カーネルエラーのため、私のサーバーの1つにアクセスできません。以下に記載されているすべてのカーネルバージョンを試しましたが、残念ながらそれらのどれも問題を解決できませんでした。
この問題を解決するにはどうすればよいですか?
Ubuntuバージョン:Ubuntu 16.04.3 LTS
カーネルバージョン:
- 4.13.0
- 2017年4月14日
- 4.15.2
- 4.15.3
ネットワークカード:
00:1f.6 Ethernet controller: Intel Corporation Ethernet Connection (2) I219-LM (rev 31)

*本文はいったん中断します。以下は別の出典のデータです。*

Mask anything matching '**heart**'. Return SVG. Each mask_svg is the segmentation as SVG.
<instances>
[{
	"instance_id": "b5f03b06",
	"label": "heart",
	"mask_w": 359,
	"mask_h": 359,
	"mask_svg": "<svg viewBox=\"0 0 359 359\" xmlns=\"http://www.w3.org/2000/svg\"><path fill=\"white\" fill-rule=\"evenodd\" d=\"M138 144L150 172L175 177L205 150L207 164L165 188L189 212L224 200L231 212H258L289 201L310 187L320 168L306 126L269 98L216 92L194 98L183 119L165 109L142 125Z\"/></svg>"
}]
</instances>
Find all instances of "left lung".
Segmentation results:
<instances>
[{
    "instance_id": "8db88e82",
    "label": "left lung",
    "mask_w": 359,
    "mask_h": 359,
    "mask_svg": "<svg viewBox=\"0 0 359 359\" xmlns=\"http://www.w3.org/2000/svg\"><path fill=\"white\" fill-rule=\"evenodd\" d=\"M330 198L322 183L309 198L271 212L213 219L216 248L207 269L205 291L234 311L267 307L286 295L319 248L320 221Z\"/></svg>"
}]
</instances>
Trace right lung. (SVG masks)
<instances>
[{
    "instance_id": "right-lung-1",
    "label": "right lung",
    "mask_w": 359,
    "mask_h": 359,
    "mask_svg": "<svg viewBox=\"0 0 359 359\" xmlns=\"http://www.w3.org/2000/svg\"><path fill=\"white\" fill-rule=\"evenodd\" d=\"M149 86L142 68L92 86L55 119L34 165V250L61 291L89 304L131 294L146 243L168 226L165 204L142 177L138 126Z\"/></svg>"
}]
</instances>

Subsystem: Fujitsu Technology Solutions Ethernet Connection (2) I219-LM
Kernel driver in use: e1000e
Kernel modules: e1000e
システムログ:
Feb 16 09:26:19 foxtrot kernel: [ 6315.103309] e1000e: eth0 NIC Link is Up 1000 Mbps Full Duplex, Flow Control: Rx/Tx
Feb 16 09:26:46 foxtrot kernel: [ 6341.860523] e1000e 0000:00:1f.6 eth0: Reset adapter unexpectedly
Feb 16 09:26:46 foxtrot kernel: [ 6341.880459] ------------[ cut here ]------------
Feb 16 09:26:46 foxtrot kernel: [ 6341.880461] kernel BUG at /home/kernel/COD/linux/drivers/net/ethernet/intel/e1000e/netdev.c:3836!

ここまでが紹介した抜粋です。